▸ Exercise description: Using the entries below, return word for word the lines from the one containing "Taking the gray" up to and including the last.
-------
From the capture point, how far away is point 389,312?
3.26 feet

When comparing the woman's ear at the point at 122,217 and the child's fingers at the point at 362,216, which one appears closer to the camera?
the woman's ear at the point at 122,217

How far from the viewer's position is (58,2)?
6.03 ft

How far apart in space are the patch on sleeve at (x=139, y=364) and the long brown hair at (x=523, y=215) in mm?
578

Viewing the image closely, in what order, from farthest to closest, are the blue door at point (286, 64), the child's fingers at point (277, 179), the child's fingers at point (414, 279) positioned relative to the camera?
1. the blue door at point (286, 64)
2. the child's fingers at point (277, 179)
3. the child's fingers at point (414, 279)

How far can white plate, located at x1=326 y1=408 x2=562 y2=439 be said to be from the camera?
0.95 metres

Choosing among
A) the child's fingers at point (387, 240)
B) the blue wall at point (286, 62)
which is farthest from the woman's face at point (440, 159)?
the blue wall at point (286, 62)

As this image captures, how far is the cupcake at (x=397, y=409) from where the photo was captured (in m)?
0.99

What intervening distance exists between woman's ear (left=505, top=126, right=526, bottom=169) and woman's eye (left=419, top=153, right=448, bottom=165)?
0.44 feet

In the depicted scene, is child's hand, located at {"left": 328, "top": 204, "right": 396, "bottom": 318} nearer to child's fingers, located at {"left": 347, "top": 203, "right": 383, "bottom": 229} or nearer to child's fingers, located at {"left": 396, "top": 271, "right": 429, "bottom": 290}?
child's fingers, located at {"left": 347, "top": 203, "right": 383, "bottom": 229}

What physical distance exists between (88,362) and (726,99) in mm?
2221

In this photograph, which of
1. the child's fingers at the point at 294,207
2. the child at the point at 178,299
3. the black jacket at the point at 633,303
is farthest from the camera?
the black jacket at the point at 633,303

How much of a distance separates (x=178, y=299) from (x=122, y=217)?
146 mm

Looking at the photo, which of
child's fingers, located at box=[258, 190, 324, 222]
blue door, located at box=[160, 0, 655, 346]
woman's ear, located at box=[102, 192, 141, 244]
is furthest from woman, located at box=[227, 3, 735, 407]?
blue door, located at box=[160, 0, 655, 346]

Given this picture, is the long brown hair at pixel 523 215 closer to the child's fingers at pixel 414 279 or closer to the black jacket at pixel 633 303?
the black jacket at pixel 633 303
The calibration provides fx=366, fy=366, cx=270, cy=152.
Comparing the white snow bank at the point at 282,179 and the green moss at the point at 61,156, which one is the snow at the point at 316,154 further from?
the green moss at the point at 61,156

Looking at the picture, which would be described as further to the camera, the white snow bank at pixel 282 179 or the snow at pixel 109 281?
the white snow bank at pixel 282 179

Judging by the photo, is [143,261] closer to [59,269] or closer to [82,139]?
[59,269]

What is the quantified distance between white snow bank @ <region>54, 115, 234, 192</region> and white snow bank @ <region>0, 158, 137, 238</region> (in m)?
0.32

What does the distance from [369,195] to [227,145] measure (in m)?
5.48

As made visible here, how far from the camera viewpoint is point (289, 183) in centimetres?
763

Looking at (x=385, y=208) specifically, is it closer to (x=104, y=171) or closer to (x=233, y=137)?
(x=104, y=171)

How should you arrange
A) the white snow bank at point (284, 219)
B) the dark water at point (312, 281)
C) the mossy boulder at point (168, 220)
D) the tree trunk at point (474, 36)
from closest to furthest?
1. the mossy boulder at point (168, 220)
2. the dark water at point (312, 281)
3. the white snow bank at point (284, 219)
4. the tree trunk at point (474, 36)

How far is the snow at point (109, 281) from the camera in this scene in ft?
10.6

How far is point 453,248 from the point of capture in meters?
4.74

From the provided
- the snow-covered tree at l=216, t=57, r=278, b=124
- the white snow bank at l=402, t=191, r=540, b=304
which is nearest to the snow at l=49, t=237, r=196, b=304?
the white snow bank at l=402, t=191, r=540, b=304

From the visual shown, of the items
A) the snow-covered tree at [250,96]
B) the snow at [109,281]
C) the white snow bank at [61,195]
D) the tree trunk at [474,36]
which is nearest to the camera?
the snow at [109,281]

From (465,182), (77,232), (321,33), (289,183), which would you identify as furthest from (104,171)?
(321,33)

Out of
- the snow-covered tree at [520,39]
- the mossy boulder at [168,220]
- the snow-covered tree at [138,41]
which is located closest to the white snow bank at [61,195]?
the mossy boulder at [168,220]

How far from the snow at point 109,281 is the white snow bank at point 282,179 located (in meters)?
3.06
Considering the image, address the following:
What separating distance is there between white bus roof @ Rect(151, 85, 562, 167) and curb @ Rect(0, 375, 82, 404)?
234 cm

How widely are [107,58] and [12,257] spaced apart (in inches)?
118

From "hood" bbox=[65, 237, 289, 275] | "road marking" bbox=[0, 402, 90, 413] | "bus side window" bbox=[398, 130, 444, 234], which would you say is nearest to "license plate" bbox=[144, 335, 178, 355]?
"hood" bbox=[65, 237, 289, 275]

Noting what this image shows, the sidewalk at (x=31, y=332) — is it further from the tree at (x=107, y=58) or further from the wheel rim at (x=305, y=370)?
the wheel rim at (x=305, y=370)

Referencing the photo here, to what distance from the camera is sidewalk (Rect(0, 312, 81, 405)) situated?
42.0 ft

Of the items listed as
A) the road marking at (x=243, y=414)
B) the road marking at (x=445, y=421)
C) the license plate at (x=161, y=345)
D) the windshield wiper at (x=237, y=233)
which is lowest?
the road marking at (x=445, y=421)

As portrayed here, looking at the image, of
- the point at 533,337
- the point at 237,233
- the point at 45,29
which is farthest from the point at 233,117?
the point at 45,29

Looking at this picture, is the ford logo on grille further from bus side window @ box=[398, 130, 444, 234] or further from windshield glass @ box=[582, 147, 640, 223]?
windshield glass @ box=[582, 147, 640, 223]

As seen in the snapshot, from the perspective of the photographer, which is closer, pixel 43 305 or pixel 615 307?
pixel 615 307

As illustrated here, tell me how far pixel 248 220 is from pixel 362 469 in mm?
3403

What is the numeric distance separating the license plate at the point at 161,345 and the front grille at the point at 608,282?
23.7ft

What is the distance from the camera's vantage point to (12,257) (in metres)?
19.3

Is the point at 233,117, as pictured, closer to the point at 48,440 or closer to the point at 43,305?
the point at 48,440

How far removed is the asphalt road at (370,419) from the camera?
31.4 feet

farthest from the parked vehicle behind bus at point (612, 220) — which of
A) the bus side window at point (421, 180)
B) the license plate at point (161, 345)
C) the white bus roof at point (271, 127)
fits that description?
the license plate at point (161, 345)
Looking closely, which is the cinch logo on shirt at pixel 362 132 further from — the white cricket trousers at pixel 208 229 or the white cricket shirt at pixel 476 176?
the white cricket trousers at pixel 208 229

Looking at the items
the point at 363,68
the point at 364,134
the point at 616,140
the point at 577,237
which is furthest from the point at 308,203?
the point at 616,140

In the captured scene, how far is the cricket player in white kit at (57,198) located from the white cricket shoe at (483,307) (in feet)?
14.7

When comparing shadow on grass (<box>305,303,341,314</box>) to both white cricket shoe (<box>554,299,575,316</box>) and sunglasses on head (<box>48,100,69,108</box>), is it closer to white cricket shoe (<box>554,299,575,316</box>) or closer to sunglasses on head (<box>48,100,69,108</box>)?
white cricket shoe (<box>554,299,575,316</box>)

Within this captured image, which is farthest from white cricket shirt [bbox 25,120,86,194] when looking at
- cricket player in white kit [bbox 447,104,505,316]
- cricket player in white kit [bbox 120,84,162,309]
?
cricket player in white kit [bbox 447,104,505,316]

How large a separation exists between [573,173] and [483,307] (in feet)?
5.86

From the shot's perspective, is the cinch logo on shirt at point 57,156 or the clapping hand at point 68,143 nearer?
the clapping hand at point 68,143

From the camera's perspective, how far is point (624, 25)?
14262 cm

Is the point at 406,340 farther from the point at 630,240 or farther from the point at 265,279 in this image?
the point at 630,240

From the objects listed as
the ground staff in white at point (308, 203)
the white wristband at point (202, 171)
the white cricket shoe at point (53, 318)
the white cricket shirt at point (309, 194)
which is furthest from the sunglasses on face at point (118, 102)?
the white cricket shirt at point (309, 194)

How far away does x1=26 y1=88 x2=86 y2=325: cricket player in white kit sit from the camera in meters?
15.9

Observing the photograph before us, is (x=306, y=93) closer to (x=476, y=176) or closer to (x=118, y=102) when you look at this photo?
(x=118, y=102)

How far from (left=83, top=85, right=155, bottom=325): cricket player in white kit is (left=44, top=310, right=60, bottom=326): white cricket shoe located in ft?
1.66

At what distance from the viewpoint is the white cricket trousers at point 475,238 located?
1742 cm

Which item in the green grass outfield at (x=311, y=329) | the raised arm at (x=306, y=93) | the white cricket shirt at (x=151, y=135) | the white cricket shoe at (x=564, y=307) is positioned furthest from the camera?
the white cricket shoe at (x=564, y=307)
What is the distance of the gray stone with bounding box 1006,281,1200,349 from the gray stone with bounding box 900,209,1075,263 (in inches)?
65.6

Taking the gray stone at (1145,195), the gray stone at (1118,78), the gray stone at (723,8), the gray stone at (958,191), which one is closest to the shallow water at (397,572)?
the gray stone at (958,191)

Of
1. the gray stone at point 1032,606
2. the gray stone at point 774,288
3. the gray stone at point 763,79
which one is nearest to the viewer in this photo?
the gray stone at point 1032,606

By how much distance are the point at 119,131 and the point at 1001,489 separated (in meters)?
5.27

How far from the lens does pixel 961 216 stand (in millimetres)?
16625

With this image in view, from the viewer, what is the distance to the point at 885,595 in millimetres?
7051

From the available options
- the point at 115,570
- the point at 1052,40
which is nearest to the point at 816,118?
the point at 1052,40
-------
▸ Exercise answer:
Taking the gray stone at (1145,195), the gray stone at (1118,78), the gray stone at (723,8), the gray stone at (958,191), which one is closest to the shallow water at (397,572)?
the gray stone at (958,191)

Of
1. the gray stone at point 1032,606
2. the gray stone at point 774,288
3. the gray stone at point 763,79
which one is nearest to the viewer in this photo?
the gray stone at point 1032,606

By how much distance are the point at 119,131 and the point at 1001,489 separated (in meters)?
5.27

How far from the lens does pixel 961 216 stand (in millimetres)?
16625

With this image in view, from the viewer, what is the distance to the point at 885,595 in millimetres?
7051

From the available options
- the point at 115,570
- the point at 1052,40
which is nearest to the point at 816,118?
the point at 1052,40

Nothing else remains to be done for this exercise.